Balance-of-winter gas prices at the US benchmark Henry Hub sank to a record low recently as an increasingly robust supply outlook for this season continues to drag on market sentiment. Falling to just $2.45/MMBtu, the January, February and March 2020 contract-average settled November 27 at its lowest dating back to 2013, S&P Global Platts’ most recently published M2MS forwards data show.

In the cash market, Henry Hub gas has also faced downward pressure in recent weeks. After climbing into the mid-$2.80s/MMBtu in early November, prices have since fallen by over 20%, to levels around $2.25/MMBtu in Monday trading, according to preliminary settlement data. While short-term weather forecasts appear to be driving weakness in the cash market, lower balance-of-winter prices come as strong US production and robust storage levels promise to keep the US market well supplied over the longer haul.

Adding to the bearish winter-season outlook, though, are medium-term weather forecasts that now predict above-average temperatures will endure across much of the continental US this winter.

Over the past 12 months, US production has grown by about 5.2 Bcf/d to an average 92.5 Bcf/d in the past 30 days.
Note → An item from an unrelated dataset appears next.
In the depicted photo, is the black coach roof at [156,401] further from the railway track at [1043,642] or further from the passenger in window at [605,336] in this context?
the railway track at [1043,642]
Over the same period, US domestic and export demand is up about 4.1 Bcf/d – effectively padding the US market with an additional 1.1 Bcf/d in supply, compared to this time last year. Current forecasts from S&P Global Platts Analytics show production levels continuing to rise through the winter season too, approaching 93 Bcf/d by late first-quarter 2020. Higher year-on-year storage levels are also promising to keep US markets well supplied this winter.